Having been constructed in 1173, the Burton Agnes Hall we see today was constructed between 1601-1610 by First Baronet, Sir Henry Griffiths.
Both buildings are Grade I listed and it’s beautiful gardens are lovingly cared for.
The Haunting Of Burton Agnes Hall
The ghost that has troubled the buildings for 400 years can be traced to the tragic death of Katherine “Anne” Griffiths.
A death that has left a psychic scar on the fabric of the house ever since.
The Death Of Anne Griffiths
Katherine, or Anne, as she was known by friends and family was the youngest daughter of Henry Griffiths, the man who rebuilt Burton Agnes Hall.
As the house was being built, Anne beamed with joy and pride over it’s construction.
She would often be overheard stating it was the most beautiful house to ever grace the landscape of 17th century Britain.
She looked forward to the day when she could wander it’s many corridors, getting lost in the home she absolutely adored.
Sadly, those days would never come for the young woman.
Shortly before the house was completed in 1620, Anne decided to take a day trip to St. Quintin’s at Harpham. A town a mere mile away.

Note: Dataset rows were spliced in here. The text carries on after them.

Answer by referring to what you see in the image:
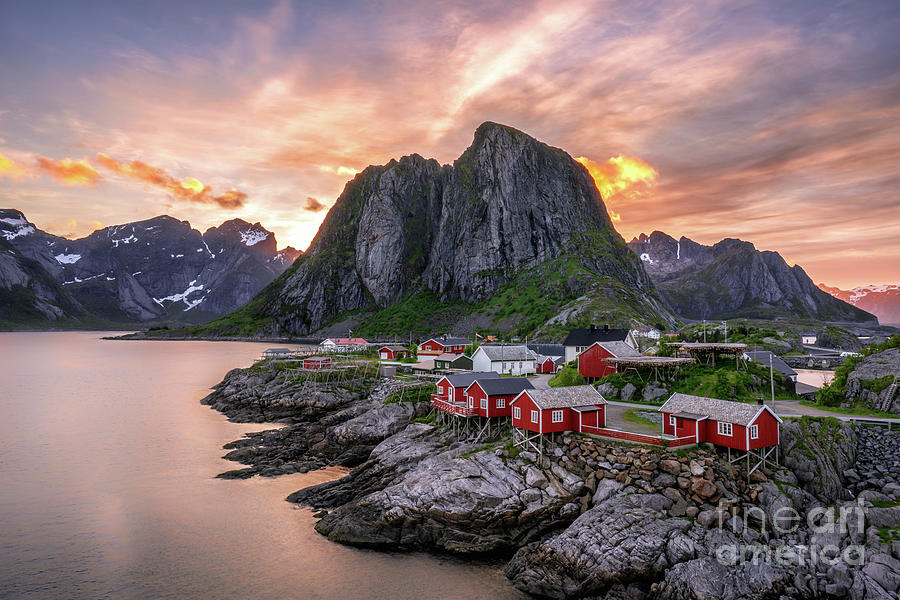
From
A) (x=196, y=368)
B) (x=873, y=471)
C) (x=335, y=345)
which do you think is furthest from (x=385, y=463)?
(x=196, y=368)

Anne would never reach her destination. As she approached St. John’s Well, she was attacked by a group of highwaymen.
The bloodthirsty brigands viciously beat the young woman, stealing all of her possessions.

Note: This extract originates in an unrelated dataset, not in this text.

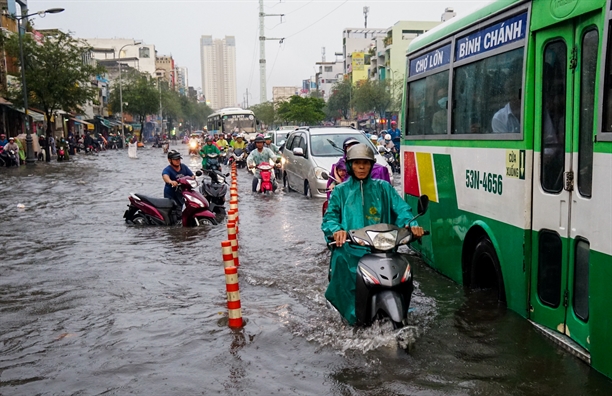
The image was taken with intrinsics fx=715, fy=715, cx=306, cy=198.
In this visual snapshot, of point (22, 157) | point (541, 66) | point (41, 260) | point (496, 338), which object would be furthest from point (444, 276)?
point (22, 157)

When she was found on the road barely clinging to life, she was returned to Burton Agnes Hall.
She languished for only a few days before succumbing to her injuries in the presence of her sisters. But not before making a macabre request.

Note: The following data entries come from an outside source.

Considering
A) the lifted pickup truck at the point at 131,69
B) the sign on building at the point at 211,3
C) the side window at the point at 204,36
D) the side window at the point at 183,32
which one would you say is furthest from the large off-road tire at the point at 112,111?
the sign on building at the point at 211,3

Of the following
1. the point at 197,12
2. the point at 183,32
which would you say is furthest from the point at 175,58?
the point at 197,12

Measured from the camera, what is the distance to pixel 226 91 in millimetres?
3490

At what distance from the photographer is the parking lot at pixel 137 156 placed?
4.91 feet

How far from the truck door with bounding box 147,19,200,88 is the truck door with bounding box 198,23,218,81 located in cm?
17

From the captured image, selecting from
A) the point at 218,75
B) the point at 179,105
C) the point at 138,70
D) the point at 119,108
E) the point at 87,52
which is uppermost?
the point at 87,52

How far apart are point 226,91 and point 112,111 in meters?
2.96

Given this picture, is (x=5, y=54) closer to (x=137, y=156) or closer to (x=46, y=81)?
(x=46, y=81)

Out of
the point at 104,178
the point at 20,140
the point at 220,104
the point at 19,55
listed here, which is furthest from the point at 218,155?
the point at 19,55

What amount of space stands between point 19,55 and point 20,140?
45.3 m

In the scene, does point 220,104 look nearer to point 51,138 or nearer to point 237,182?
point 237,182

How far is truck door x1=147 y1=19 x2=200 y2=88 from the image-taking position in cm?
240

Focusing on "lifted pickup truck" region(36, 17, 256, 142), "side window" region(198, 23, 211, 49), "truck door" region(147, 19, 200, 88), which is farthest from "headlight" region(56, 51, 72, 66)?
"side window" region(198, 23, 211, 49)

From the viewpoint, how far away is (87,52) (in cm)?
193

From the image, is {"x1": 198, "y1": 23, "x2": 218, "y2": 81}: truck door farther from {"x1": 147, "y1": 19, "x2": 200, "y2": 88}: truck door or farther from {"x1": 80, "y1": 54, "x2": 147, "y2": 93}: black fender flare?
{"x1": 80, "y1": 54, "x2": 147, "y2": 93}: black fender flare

According to legend, Anne, as she slipped in and out of lucidity, asked that her head be severed and placed in her beloved house.
Perhaps in an effort to pacify their younger sibling, the two older sisters agreed to her final wish.
However, Anne’s sisters found her request far too gruesome and had her body buried in a local churchyard. Head and all.
And as you might expect, that’s when things went from just plain bad to downright frightening.
The Ghost Walks at Burton Agnes Hall
Within days of the burial, frightening activity engulfed Burton Agnes Hall.
Family and servants reported coming face to face with the grim spectre of Anne Griffiths.
The ghost appeared bloodied and battered, relentlessly haunting the house. And terrifying any unlucky enough to cross her path.
Not only would her angry wraith be seen stalking the halls. But, she delighted in slamming doors, banging on walls and screaming at all hours of the night.
Anne’s sisters knew something had to be done, so they consulted the wise counsel of their clergy as to what course of action they should take.
When the two women visited the vicar, he listened to their tale of supernatural woe.
He came up with the only solution he could think of.
According to him, Anne’s sisters must honour their agreement. They had to exhume her remains and bring her head into the home.
The sisters were desperate to rid themselves of Anne’s ghost and did what the Vicar told them to do.
Almost immediately the activity abated. The ghost of their younger sister was appeased and vanished. But only for a time.
Over the years, there have been a number of attempts to rid the house of the grotesque relic.
Among them, the skull has been thrown away or buried in the garden.
And each time the frightening apparition of Anne appears in her bloodied gown. Once again screaming that her skull be returned to where it belongs immediately.
The skull is said to still remain in the house hidden away somewhere from those who would seek to unsettle it.
Knowing full well if the skull should ever he disturbed, they would incur the wrath of Anne Griffiths.